LONDON -- Rio Tinto (LSE:RIO) (NYSE:RIO) has revealed a spike in first-quarter production, which sent the shares up 1.5% to 3,018 pence in early trade, although measures are being taken to cut costs following "operational disruptions" to the Kennecott Utah Copper mine.

Global iron ore production saw a 4% increase year on year, while shipments rose 7% -- both records for the world's second largest mining company. This was enhanced by the recent rerating of Rio's Australian operations at Pilbara through "debottlenecking and productivity improvements with minimal capital expenditure", which quickly recovered from the cyclone season and is running at full capacity.

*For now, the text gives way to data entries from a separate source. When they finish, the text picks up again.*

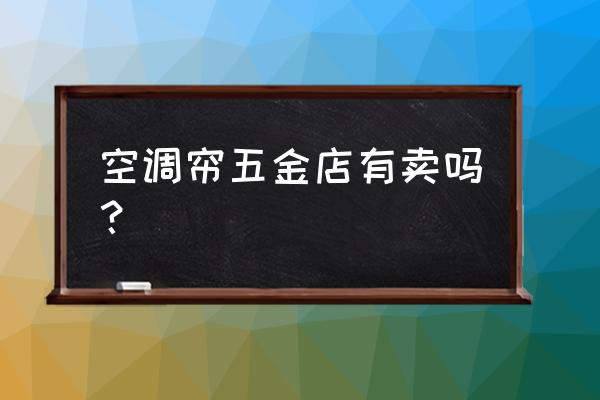 义蓬哪里有卖空调隔热门帘 空调帘五金店有卖吗? 义蓬哪里有卖空调隔热门帘 空调帘五金店有卖吗?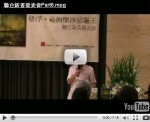 2009.9.13《懸浮》、《福爾摩沙惡靈王》聯合新書發表會（Part8）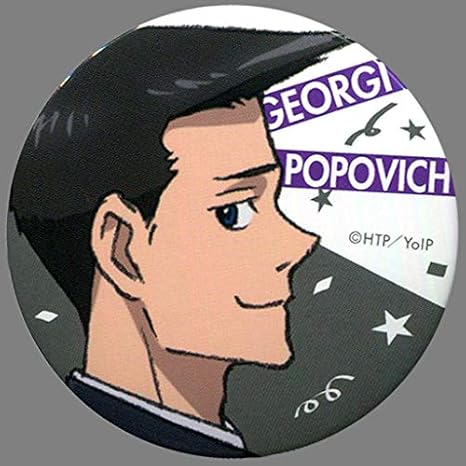 Amazon ユーリ On Ice ユーリ On Stage トレーディング缶バッジ ギオルギー ポポーヴィッチ 単品 アニメ 萌えグッズ 通販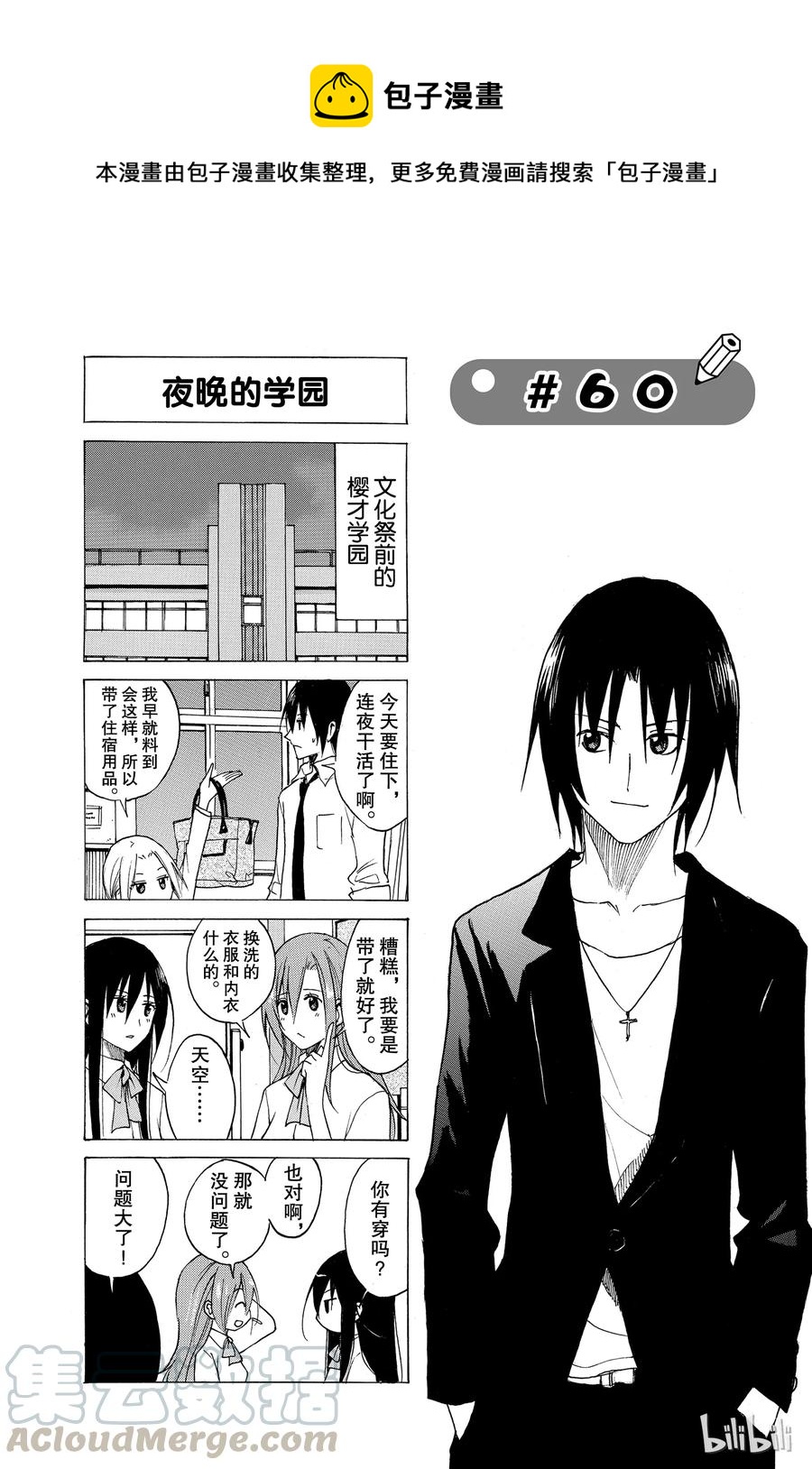 《樱才学园学生会》75 第1页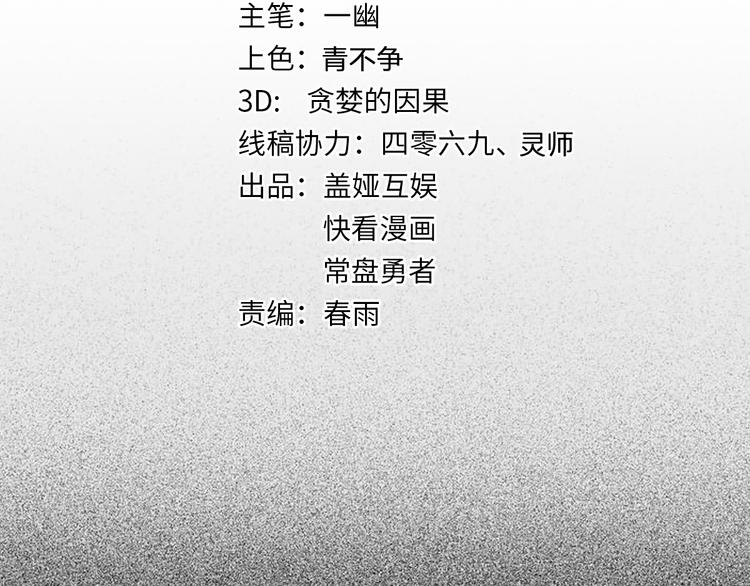第117话 楚风出山18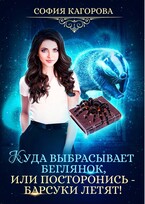 Куда выбрасывает беглянок, или посторонись — барсуки летят! (София Кагорова)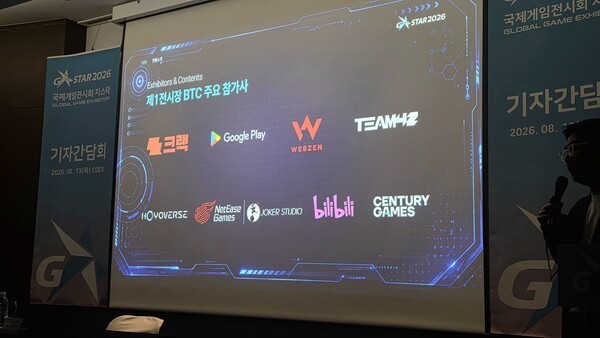 ​Crack, the main sponsor of G-STAR 2026. (Photo: THE ELEC)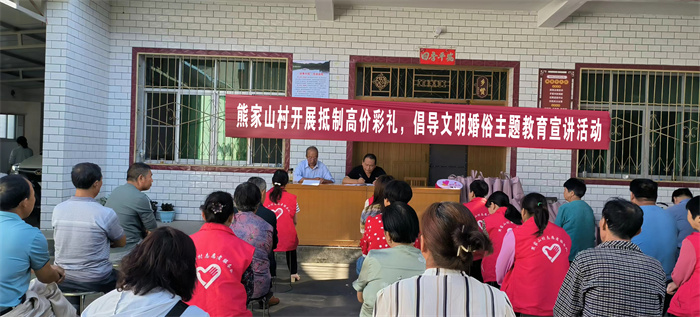 熊家山村宣传宣讲活动.jpg 熊家山村宣传宣讲活动.jpg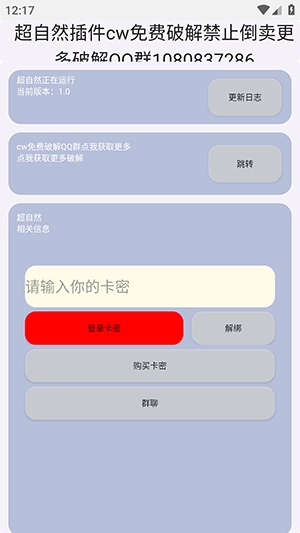 涵开超自然插件下载最新版本-涵开超自然插件安卓下载免root版v1.0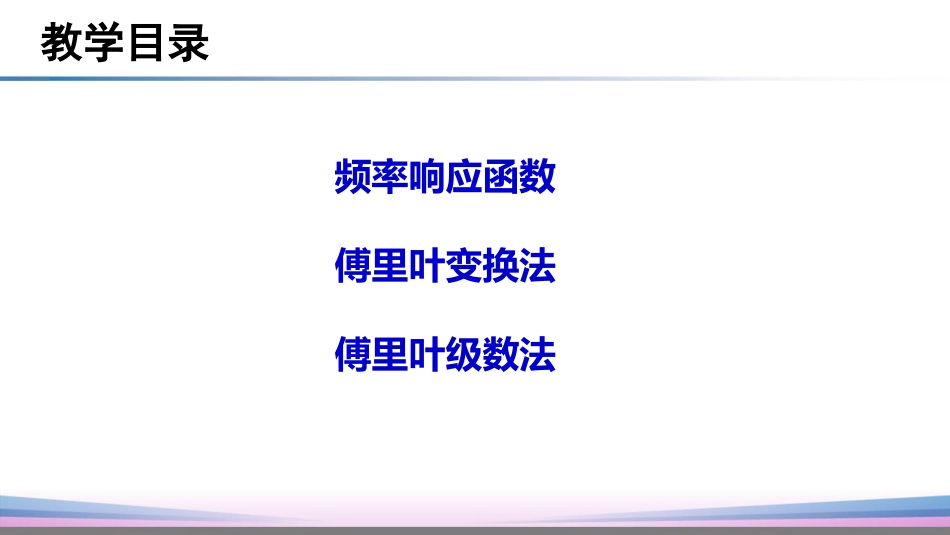 (40)--4.5.1 LTI系统的频域分析_第3页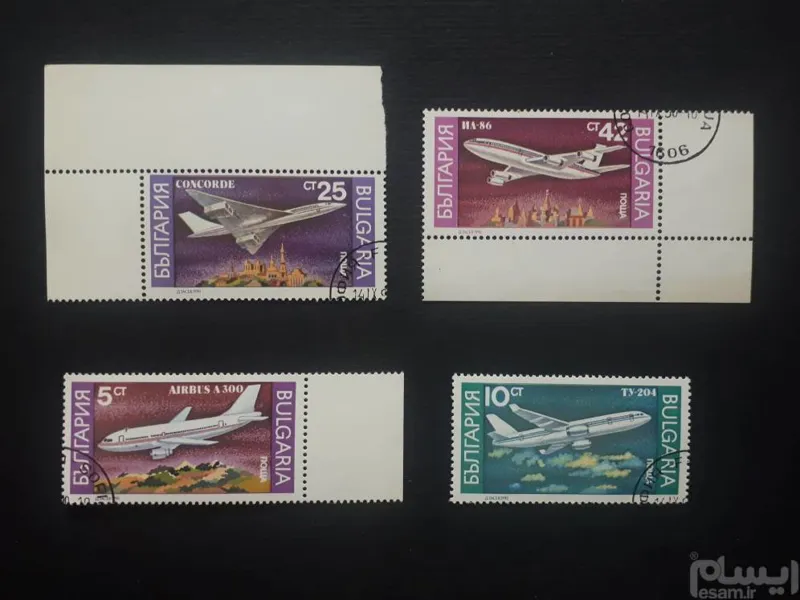4 تمبر هواپیما - بلغارستان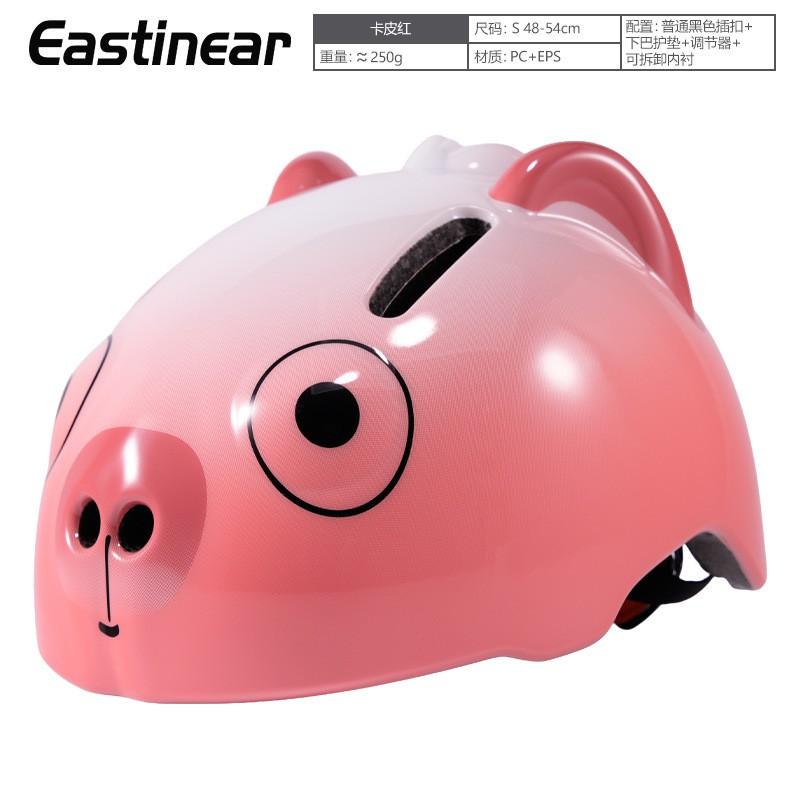 Kids Cycling Helmet Balance Bike Skateboard Bicycle Safety Gear Unisex Child Protective Headwear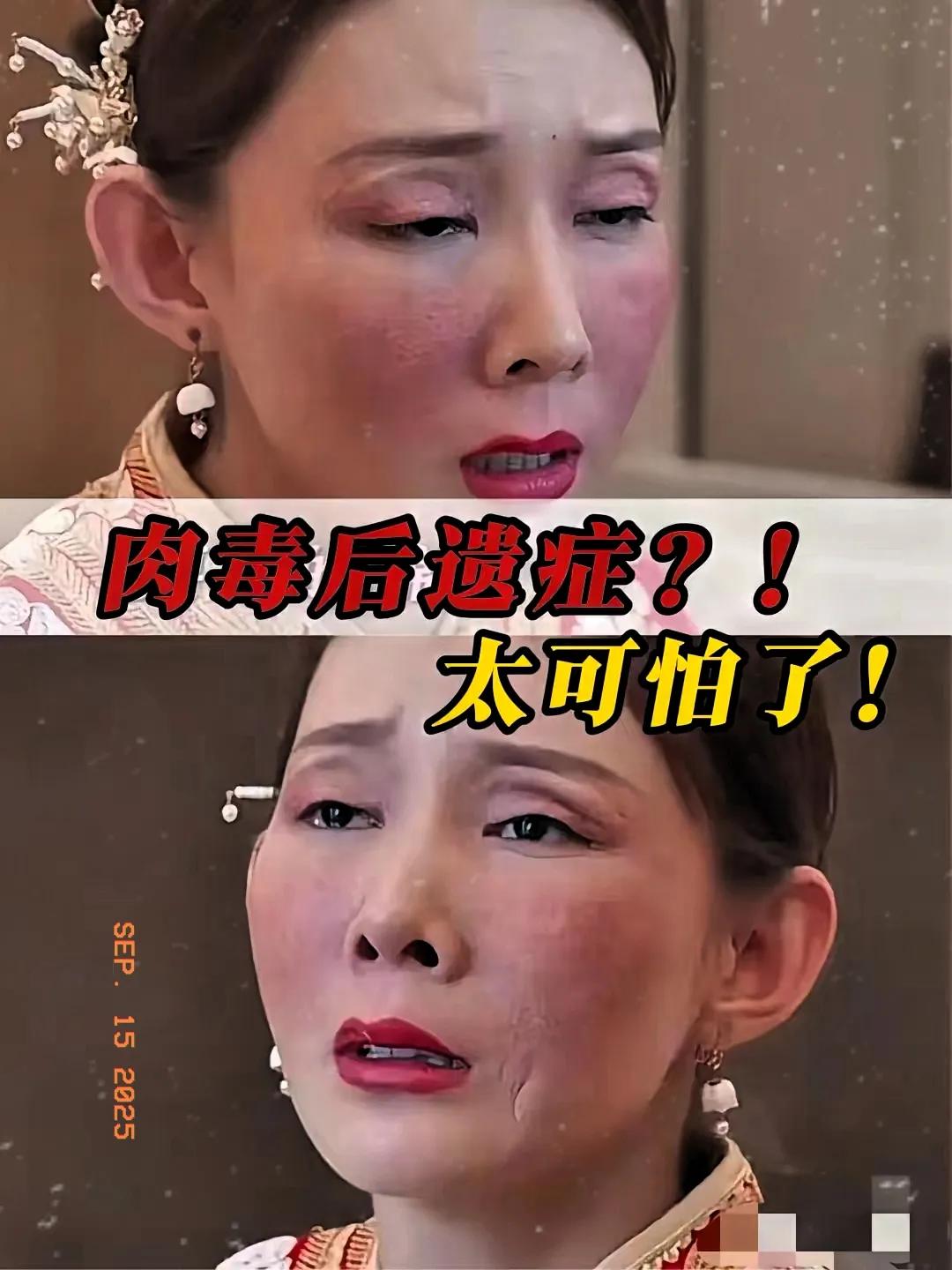 大家都刷到了吗？央妈出手了，点名了！
所有女同胞们值得注意，

宁愿把钱都拿去打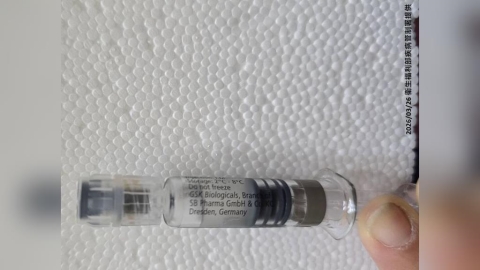 GSK變色流感疫苗調查報告出爐！   藥廠得賠還疾管署「這數量」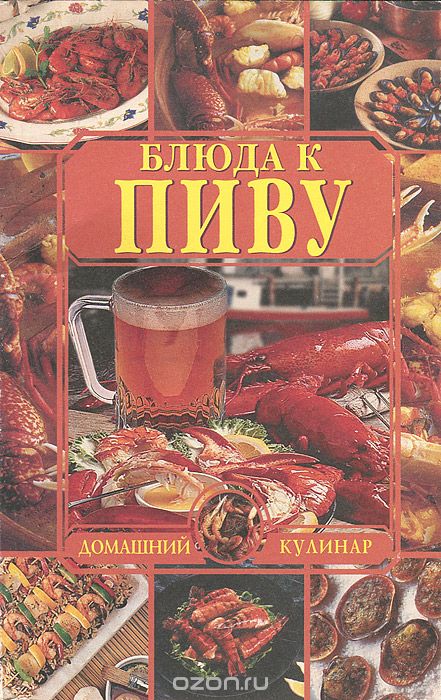 Скачать книгу "Блюда к пиву, Л. И. Зданович"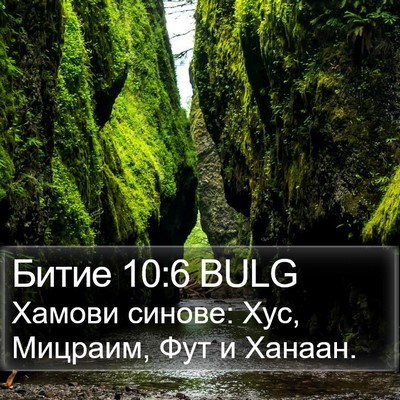 Битие 10:6 BULG Bible Verse Image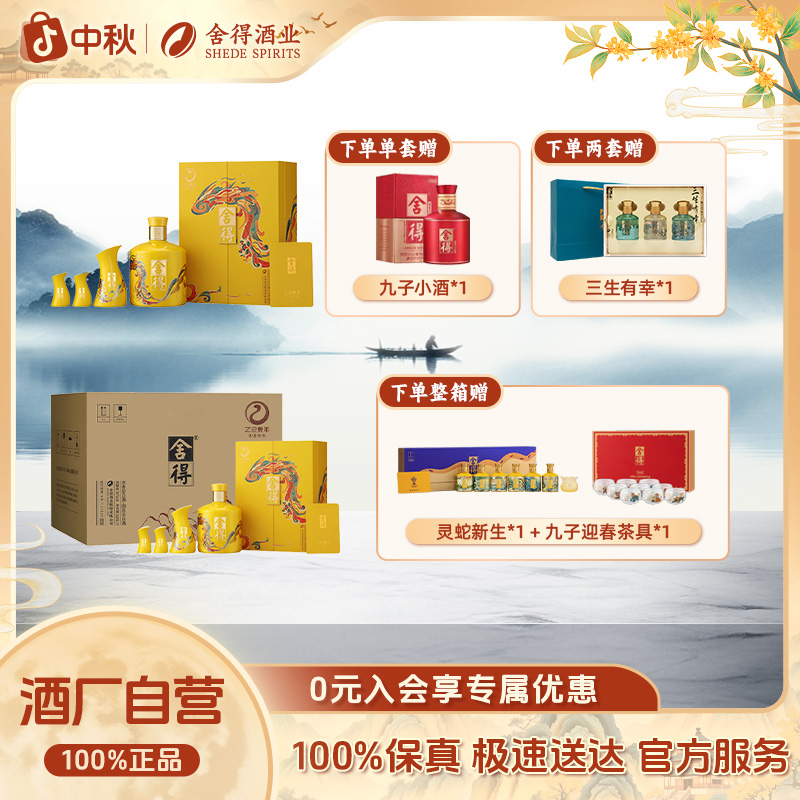 舍得蛇年生肖酒【酒厂自营 】纪念周岁封坛收藏浓香型白酒54度518ml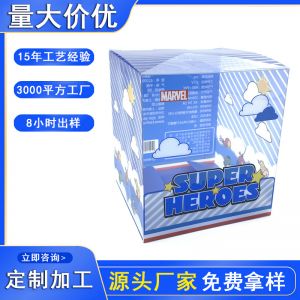 源頭廠家PET透明塑料包裝盒子 定制塑料包裝盒 PET膠盒設(shè)計(jì)定做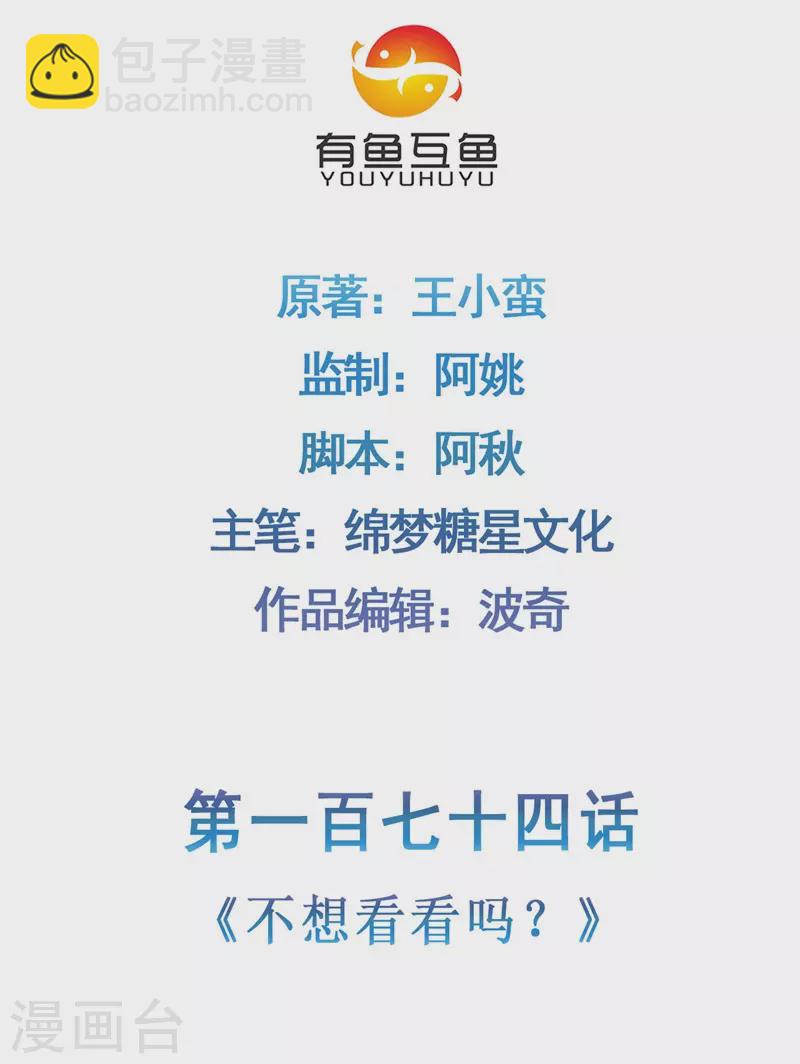 第174话 不想看看吗？-第185话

Chief executive Sam Walsh commented: 

Our operations achieved a solid performance in the first quarter, recovering rapidly from the seasonal weather disruptions. At Bingham Canyon, last week's pit wall slide will have a significant impact on our copper production this year. A recovery plan is being implemented to minimize the economic impact. Our two major growth projects in the Pilbara and in Mongolia achieved significant milestones in the first quarter. Both of these industry leading projects remain on track for first production this year and are poised to deliver attractive returns for our shareholders in the years ahead.

Elsewhere, however, Kennecott Utah Copper's Bingham Canyon Mine experienced a slide on April 10 that was estimated to be in excess of 150 million tonnes of material "along a geotechnical fault-line of its north-eastern wall". Ore production remains suspended, with revised expectations estimating around 100,000 tonnes less than previously anticipated.

Shareholders have cause for optimism, though, as Walsh continued: "My streamlined Executive Committee structure is now in place and demanding targets for 2013, including for cash cost savings, are locked into our performance measures. We are making good progress in achieving our cost reduction targets and other priorities for 2013, and are determined in our pursuit of greater value for shareholders."